Unfortunately, I receive variations of this question regularly in my inbox. In fact, it is such a common situation that I devoted a whole section to this kind of problem in my new book, "How To Get Somewhere in the Music Business from Nowhere with Nothing." Aspiring singer/songwriters often find themselves facing these kinds of issues with producers. Many don't even have a written agreement when they begin to do the production work. I'm glad to hear that you at least had something on paper.

Songs consist of four elements -- words, melody, harmony and rhythm. Of these four elements, the two non-negotiables are words and melody. The harmonies and rhythms can be changed to suit the style of music and the taste of the artist. Think about how many versions of Somewhere Over the Rainbow you have heard --- everything from Judy Garland, to Ray Charles to Israel Kamakawiwo's Hawaiian ukelele version. Yet you always know that the song is Somewhere Over the Rainbow because it has the same words and melody. If you have written words and melody for a song, you have a copyright. The fact that someone comes along and adds a creative harmony or rhythm as producer, does not mean that they have co-written the song.

It sounds like you signed a reasonable agreement with this producer and that he is now trying to change the rules a little.
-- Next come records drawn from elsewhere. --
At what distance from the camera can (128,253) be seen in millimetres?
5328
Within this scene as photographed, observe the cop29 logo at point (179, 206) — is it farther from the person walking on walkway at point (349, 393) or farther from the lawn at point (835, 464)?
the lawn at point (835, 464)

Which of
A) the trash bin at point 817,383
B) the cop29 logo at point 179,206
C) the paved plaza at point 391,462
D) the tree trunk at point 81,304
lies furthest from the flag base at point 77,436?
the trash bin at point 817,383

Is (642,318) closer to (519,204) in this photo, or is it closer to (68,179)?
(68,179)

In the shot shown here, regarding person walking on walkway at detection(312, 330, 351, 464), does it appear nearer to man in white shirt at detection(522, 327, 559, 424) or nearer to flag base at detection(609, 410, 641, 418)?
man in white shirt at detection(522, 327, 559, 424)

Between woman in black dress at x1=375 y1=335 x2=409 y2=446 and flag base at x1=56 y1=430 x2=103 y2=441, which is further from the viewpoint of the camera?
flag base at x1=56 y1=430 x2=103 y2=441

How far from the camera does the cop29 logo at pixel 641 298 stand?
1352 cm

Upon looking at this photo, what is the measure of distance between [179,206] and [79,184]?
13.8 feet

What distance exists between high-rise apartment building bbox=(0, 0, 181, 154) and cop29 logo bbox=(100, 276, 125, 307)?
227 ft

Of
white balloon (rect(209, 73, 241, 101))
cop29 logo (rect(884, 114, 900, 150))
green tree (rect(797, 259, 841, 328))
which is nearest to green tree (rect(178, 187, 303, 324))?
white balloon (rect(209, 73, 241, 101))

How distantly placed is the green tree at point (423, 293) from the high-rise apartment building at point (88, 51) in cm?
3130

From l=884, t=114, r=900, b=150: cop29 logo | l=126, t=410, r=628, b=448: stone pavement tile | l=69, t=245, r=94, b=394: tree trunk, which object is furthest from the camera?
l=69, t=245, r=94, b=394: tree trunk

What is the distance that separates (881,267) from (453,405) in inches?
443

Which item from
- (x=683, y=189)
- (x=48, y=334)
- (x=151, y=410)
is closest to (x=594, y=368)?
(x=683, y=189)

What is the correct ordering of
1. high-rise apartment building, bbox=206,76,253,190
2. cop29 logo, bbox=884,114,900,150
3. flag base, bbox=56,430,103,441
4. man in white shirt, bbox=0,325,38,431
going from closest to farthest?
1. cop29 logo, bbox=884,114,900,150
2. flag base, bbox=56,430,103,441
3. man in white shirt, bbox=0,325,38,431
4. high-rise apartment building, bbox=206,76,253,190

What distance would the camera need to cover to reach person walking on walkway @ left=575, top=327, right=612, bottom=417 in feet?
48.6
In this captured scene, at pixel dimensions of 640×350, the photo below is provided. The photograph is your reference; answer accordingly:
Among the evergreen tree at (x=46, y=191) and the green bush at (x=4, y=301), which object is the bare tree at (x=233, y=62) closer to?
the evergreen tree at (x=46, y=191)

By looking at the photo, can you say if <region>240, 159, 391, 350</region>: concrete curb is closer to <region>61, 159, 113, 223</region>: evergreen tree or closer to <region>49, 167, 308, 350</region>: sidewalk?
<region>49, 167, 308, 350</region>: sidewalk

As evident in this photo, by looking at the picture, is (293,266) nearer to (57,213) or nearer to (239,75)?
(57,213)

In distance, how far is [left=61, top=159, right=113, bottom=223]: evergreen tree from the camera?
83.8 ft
Most demo producers or producers of first-time artists do not get a producer's percentage. They are paid on a per song basis as a "work for hire." Without actually hearing the songs and knowing what was done by each of you on each song, it would be difficult to be more specific. Sometimes when a producer and songwriter are working together, the relationship DOES develop into a co-writing relationship on some songs. These would have to be considered individually and a separate co-writer's agreement signed for each.

I would encourage you to consider reading my book as I think it will help you , not only with this issue, but with many other similar challenges as you work to bring your music to the next level. It can be ordered by visiting the website at http://www.FromNowhereWithNothing.com. By the way, the website is really the appendices for the book....we decided to put the information that should be in the apppendices online so that we can adjust and add to it as we find more resources for songwriters.  The resources listed there are free -- and all of them are services we personally have used and found to be reputable.

I hope this helps somewhat. At this point, you may need to find a good entertainment lawyer who can help you interpret and enforce the agreement you already have in place. Don't get a family wills and divorce lawyer. Get someone who knows  the music business and can help you navigate these waters.

Let me know if I can be of further assistance.